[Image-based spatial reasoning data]
■ ■ ■
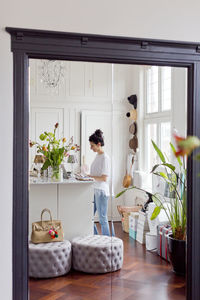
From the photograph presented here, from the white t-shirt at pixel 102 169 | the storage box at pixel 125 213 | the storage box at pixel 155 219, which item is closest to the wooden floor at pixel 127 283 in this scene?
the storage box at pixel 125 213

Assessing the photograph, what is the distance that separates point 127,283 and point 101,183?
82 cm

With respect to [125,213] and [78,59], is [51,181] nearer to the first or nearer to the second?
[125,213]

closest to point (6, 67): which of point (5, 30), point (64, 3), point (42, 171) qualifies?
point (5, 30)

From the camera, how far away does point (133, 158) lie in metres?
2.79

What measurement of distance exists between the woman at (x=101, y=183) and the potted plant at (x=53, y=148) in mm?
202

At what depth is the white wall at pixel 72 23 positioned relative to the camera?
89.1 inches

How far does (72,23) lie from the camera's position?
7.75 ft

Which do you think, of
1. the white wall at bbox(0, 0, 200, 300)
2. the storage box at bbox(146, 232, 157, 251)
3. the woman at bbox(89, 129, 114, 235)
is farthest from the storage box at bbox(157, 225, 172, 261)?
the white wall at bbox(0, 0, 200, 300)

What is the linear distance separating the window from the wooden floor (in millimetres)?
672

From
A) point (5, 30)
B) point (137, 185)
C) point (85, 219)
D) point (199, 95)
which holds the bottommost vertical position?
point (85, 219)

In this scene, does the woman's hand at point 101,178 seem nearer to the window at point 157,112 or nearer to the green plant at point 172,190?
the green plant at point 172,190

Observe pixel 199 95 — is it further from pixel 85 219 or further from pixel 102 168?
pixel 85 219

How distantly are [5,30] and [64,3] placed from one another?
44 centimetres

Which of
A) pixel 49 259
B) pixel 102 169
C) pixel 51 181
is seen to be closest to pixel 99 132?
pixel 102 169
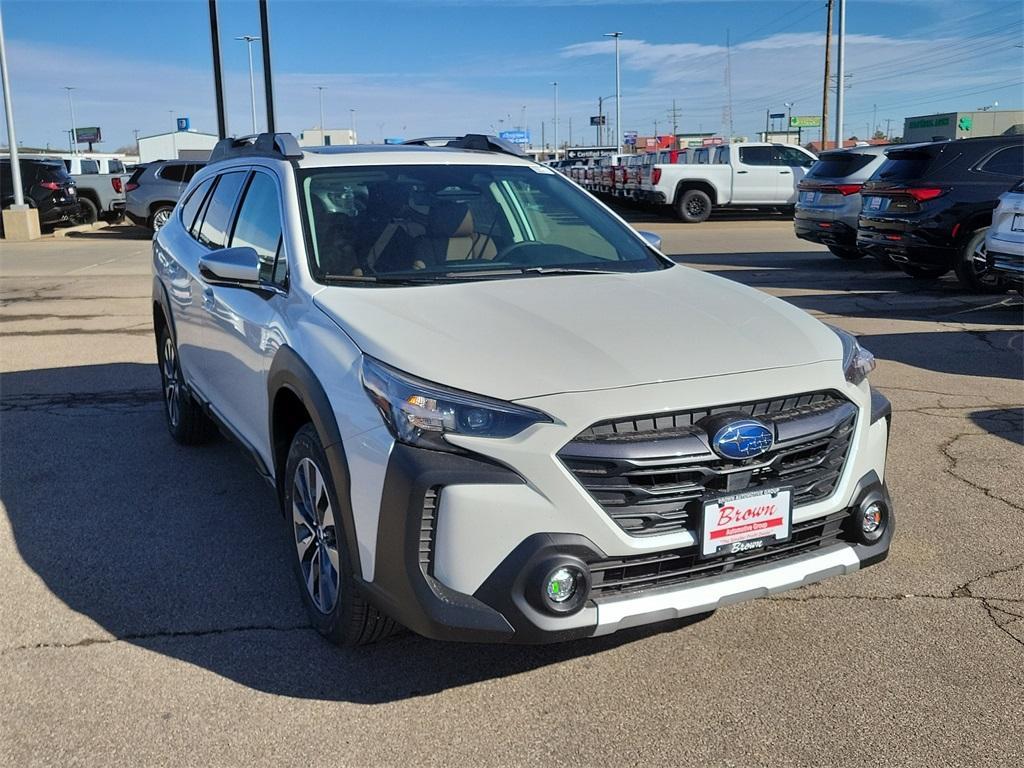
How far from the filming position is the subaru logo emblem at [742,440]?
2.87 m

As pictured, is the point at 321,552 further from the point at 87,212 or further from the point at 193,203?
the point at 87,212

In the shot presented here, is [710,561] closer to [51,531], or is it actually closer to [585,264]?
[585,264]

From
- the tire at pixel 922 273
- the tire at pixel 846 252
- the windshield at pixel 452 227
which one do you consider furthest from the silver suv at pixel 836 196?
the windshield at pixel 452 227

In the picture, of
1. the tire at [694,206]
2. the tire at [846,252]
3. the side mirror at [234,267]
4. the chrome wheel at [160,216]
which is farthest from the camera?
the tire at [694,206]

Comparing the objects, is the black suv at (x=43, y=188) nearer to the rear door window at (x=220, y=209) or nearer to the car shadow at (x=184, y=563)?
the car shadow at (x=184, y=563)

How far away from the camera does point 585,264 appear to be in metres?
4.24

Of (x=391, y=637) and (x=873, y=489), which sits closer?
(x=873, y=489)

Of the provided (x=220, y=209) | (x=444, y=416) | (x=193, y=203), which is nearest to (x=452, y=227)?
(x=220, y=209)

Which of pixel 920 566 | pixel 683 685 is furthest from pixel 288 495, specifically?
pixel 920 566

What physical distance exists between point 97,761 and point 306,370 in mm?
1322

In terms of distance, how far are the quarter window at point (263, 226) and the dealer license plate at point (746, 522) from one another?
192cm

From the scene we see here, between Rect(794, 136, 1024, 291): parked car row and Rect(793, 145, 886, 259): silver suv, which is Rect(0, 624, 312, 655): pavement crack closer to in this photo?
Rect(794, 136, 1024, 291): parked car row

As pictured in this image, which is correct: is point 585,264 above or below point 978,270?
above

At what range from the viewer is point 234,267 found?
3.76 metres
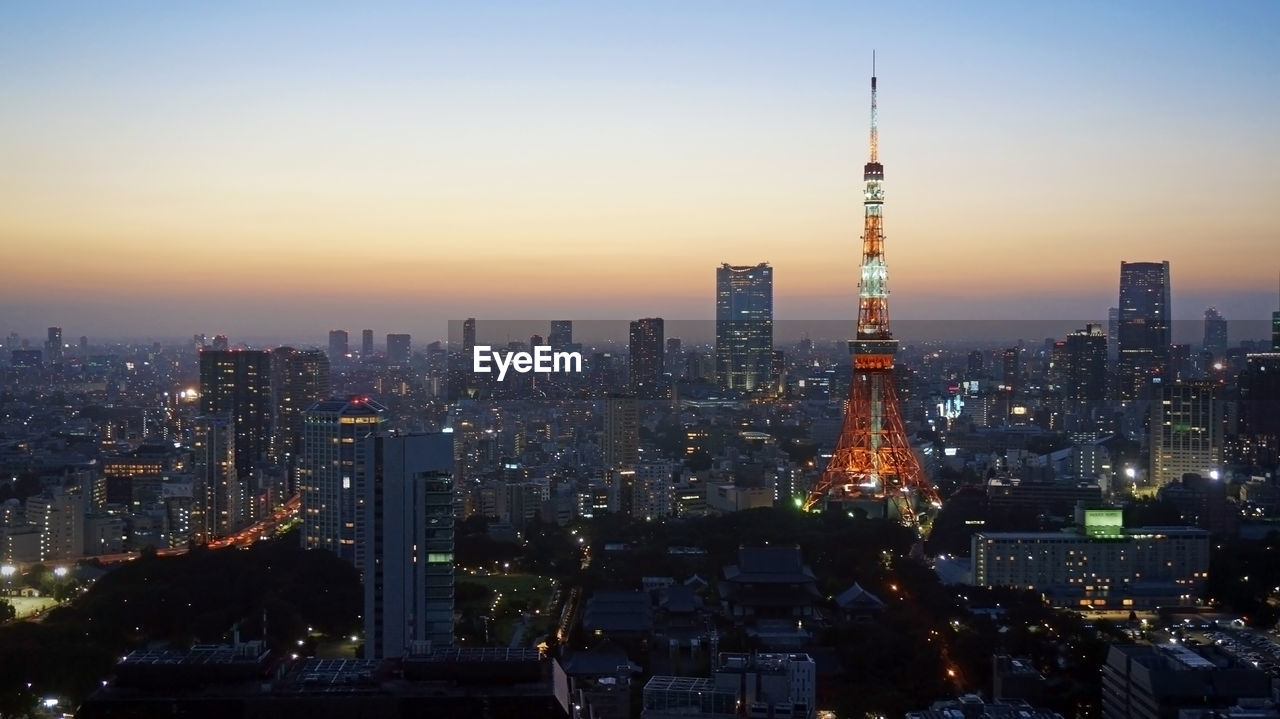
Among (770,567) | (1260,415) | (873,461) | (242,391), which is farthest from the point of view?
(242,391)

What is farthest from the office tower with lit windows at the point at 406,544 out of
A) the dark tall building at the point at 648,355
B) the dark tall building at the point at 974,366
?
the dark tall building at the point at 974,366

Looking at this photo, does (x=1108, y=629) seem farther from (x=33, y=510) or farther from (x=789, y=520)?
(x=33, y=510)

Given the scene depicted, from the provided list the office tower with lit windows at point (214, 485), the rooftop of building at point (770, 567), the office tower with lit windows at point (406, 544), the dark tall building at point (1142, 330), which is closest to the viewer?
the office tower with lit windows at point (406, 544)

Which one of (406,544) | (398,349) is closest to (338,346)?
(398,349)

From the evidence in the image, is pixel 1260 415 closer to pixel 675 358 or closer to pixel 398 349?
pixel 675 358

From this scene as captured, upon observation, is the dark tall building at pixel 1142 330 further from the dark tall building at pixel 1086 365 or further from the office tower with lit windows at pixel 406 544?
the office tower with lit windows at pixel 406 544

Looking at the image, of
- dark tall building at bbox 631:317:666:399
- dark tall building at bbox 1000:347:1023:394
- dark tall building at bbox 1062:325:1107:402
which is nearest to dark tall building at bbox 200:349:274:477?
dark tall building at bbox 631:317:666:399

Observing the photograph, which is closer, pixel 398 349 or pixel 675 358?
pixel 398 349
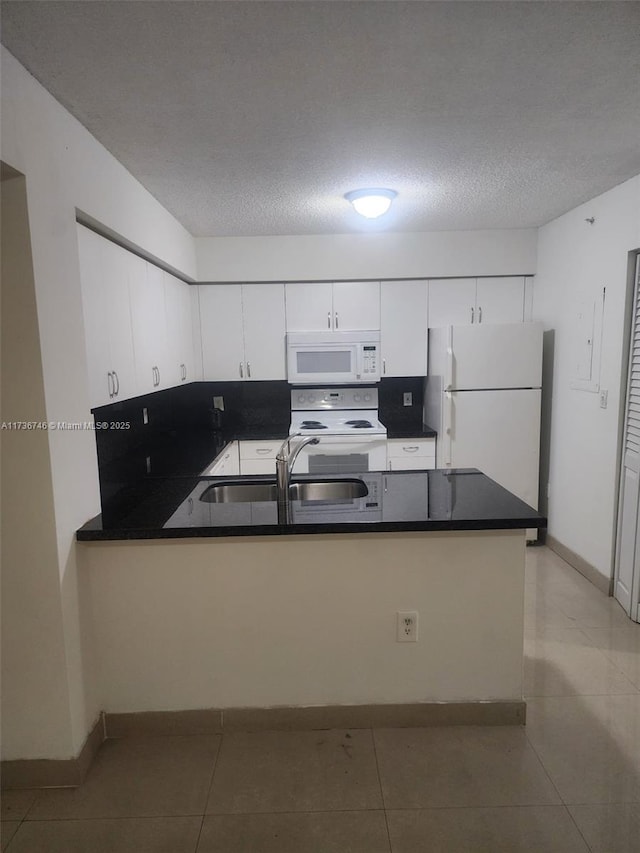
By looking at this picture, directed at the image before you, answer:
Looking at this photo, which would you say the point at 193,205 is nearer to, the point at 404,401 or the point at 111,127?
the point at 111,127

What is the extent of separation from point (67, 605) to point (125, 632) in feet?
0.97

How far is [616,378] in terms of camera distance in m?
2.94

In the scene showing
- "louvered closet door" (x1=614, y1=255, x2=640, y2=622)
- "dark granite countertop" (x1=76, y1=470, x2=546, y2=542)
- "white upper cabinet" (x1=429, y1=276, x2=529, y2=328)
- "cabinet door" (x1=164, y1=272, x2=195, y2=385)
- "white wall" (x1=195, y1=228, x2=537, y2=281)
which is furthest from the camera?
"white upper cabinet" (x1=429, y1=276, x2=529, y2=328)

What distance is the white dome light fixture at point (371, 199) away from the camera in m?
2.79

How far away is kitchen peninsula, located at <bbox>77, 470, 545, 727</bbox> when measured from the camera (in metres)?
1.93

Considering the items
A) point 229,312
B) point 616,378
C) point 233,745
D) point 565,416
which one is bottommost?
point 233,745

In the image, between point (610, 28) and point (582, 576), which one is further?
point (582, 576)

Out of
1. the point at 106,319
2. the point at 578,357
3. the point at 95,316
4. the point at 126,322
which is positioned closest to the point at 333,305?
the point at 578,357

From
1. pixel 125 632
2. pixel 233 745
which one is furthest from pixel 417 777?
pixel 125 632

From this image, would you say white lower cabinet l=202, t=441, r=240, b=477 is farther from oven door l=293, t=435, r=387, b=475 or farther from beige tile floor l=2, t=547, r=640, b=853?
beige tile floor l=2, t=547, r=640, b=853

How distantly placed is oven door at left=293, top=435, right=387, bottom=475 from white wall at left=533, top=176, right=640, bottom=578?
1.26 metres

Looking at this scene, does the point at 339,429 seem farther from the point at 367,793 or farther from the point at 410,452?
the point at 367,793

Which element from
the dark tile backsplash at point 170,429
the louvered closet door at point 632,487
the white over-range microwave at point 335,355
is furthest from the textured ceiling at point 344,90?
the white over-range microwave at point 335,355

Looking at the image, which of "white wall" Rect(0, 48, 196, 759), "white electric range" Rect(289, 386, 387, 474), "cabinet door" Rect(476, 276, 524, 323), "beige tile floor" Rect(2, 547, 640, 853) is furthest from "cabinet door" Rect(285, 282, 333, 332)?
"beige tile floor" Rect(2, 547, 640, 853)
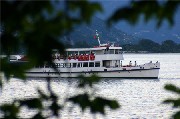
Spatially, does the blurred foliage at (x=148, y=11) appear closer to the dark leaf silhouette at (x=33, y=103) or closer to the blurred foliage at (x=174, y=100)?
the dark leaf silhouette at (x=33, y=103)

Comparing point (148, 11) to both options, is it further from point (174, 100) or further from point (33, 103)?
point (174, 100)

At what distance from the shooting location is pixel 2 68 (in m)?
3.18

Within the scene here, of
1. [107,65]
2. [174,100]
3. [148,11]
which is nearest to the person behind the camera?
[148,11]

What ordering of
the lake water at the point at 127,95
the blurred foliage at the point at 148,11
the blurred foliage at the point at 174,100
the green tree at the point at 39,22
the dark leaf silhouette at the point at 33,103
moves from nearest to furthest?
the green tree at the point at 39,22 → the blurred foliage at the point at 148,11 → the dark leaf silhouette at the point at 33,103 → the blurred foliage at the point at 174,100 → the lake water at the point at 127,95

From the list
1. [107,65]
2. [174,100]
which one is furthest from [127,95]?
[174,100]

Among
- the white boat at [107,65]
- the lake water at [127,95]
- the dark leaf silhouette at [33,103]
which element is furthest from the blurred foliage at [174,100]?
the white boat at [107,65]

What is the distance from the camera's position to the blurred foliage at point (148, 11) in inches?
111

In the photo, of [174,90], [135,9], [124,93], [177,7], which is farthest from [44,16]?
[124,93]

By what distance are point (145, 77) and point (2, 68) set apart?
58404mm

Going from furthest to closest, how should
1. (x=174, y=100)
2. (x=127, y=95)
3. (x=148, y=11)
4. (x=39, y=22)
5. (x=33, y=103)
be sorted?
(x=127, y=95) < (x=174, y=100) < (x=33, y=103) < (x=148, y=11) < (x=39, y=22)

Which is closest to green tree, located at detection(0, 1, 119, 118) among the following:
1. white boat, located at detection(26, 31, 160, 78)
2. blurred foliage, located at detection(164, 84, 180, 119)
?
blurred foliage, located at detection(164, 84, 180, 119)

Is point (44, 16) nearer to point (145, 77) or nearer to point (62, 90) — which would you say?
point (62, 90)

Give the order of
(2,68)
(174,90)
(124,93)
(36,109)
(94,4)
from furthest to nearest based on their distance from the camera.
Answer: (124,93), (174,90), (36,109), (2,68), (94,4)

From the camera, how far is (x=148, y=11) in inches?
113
■ ■ ■
Do this:
In the part of the records that opens with the line containing "In terms of distance, how" and closes with the line containing "3.76 metres", rename "quarter window" to "rear side window". Give those lines again with nothing else changed.

Response to this exercise:
In terms of distance, how far are the rear side window at point (263, 226) and the dealer license plate at point (746, 522) from one another?
192cm

From the scene we see here, between Rect(794, 136, 1024, 291): parked car row and Rect(793, 145, 886, 259): silver suv, which is Rect(0, 624, 312, 655): pavement crack closer to in this photo?
Rect(794, 136, 1024, 291): parked car row

As pictured in this image, which is correct: is point 585,264 above or below point 978,270?
above

At what range from the viewer is point 234,267 found?
3.76 metres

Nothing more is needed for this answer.